## Listed records

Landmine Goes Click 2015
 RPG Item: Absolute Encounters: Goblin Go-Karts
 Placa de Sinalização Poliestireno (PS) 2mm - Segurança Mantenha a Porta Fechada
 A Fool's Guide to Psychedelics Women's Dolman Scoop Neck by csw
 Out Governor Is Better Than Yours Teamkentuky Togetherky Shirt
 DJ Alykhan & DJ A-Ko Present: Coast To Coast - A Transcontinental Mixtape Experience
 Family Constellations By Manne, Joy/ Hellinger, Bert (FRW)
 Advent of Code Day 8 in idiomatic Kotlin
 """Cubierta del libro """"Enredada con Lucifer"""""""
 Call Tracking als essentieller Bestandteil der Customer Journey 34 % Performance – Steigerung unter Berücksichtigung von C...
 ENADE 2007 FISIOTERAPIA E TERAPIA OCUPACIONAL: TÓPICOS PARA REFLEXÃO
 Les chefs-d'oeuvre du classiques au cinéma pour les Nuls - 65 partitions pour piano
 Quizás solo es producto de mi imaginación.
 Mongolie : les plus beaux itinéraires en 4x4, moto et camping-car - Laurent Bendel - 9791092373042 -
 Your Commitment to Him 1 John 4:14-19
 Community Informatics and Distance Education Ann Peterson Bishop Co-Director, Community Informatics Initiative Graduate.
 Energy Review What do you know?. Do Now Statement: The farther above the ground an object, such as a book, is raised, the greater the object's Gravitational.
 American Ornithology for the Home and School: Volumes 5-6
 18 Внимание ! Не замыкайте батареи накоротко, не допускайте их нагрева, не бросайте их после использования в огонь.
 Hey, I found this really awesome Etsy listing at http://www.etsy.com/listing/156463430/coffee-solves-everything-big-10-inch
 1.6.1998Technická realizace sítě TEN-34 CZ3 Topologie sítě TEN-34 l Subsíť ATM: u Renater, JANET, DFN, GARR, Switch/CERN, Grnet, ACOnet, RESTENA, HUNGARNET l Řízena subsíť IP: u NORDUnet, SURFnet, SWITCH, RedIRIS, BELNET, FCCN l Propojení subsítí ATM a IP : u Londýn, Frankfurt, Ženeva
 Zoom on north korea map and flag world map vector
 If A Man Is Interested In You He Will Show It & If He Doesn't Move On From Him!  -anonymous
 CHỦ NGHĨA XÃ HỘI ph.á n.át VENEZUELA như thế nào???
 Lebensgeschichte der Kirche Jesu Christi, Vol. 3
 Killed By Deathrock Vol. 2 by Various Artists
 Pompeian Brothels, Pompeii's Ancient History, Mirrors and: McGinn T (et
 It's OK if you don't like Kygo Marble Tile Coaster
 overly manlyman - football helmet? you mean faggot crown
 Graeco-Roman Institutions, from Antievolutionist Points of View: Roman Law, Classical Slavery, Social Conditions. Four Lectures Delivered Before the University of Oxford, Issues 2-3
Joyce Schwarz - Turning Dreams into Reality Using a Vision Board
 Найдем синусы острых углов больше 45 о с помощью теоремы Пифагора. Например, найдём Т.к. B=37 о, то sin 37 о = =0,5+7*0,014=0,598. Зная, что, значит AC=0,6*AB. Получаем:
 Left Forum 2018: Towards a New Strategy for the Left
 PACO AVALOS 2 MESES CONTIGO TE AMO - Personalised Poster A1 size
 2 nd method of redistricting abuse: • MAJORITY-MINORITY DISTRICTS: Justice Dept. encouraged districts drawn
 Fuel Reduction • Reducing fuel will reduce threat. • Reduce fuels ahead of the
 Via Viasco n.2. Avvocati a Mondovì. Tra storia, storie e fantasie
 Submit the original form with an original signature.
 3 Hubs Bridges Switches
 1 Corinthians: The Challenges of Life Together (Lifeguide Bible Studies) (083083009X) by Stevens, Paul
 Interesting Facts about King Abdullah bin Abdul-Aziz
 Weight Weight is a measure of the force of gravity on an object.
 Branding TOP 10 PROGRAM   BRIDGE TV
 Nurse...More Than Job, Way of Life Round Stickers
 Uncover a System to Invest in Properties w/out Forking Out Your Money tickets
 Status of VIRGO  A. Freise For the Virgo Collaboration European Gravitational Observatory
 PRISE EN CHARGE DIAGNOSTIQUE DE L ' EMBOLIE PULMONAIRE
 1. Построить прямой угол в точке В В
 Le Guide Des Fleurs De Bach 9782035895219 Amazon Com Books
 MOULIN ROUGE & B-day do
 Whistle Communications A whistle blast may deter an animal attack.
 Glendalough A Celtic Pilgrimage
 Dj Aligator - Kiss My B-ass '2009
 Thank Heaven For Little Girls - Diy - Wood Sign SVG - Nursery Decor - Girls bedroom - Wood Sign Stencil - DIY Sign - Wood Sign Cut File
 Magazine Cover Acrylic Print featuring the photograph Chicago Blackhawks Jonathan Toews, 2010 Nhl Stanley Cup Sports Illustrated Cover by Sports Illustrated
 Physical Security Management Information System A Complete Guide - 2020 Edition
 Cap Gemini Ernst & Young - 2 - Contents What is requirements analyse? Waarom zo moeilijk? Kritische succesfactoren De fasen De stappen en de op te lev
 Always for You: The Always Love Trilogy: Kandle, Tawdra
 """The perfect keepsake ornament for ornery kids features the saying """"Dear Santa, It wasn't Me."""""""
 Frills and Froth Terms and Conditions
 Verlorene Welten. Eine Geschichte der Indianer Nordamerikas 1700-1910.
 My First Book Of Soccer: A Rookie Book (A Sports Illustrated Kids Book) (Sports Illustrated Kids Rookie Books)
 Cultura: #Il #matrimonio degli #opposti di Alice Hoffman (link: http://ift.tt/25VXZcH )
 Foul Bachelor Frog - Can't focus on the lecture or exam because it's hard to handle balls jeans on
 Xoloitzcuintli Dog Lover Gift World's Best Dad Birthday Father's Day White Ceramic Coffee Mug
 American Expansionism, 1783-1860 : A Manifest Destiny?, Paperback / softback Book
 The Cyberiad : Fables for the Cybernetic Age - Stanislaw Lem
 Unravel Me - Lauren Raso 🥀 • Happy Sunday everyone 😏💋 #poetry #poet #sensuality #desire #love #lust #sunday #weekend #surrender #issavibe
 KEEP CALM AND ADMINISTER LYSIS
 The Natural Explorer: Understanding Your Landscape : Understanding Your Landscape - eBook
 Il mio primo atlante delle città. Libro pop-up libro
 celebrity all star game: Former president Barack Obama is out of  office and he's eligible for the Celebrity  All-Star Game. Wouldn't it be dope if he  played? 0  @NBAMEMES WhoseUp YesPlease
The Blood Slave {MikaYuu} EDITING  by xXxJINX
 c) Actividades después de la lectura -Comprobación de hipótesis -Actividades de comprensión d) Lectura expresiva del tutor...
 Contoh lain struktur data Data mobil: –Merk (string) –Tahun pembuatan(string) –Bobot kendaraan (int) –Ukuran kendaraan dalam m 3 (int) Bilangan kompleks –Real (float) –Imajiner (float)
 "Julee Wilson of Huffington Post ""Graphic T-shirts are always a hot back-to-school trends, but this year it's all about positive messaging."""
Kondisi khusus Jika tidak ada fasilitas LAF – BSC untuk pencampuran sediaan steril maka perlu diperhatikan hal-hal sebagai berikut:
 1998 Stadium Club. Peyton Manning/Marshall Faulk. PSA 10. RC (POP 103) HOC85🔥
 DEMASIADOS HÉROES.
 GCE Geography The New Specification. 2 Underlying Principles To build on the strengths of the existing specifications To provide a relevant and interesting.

## What to work on
The lines above from the one with "2 nd method" through the one with "Physical Security Management" are to be duplicated exactly, ends included, with nothing added.

## Worked solution
 2 nd method of redistricting abuse: • MAJORITY-MINORITY DISTRICTS: Justice Dept. encouraged districts drawn
 Fuel Reduction • Reducing fuel will reduce threat. • Reduce fuels ahead of the
 Via Viasco n.2. Avvocati a Mondovì. Tra storia, storie e fantasie
 Submit the original form with an original signature.
 3 Hubs Bridges Switches
 1 Corinthians: The Challenges of Life Together (Lifeguide Bible Studies) (083083009X) by Stevens, Paul
 Interesting Facts about King Abdullah bin Abdul-Aziz
 Weight Weight is a measure of the force of gravity on an object.
 Branding TOP 10 PROGRAM   BRIDGE TV
 Nurse...More Than Job, Way of Life Round Stickers
 Uncover a System to Invest in Properties w/out Forking Out Your Money tickets
 Status of VIRGO  A. Freise For the Virgo Collaboration European Gravitational Observatory
 PRISE EN CHARGE DIAGNOSTIQUE DE L ' EMBOLIE PULMONAIRE
 1. Построить прямой угол в точке В В
 Le Guide Des Fleurs De Bach 9782035895219 Amazon Com Books
 MOULIN ROUGE & B-day do
 Whistle Communications A whistle blast may deter an animal attack.
 Glendalough A Celtic Pilgrimage
 Dj Aligator - Kiss My B-ass '2009
 Thank Heaven For Little Girls - Diy - Wood Sign SVG - Nursery Decor - Girls bedroom - Wood Sign Stencil - DIY Sign - Wood Sign Cut File
 Magazine Cover Acrylic Print featuring the photograph Chicago Blackhawks Jonathan Toews, 2010 Nhl Stanley Cup Sports Illustrated Cover by Sports Illustrated
 Physical Security Management Information System A Complete Guide - 2020 Edition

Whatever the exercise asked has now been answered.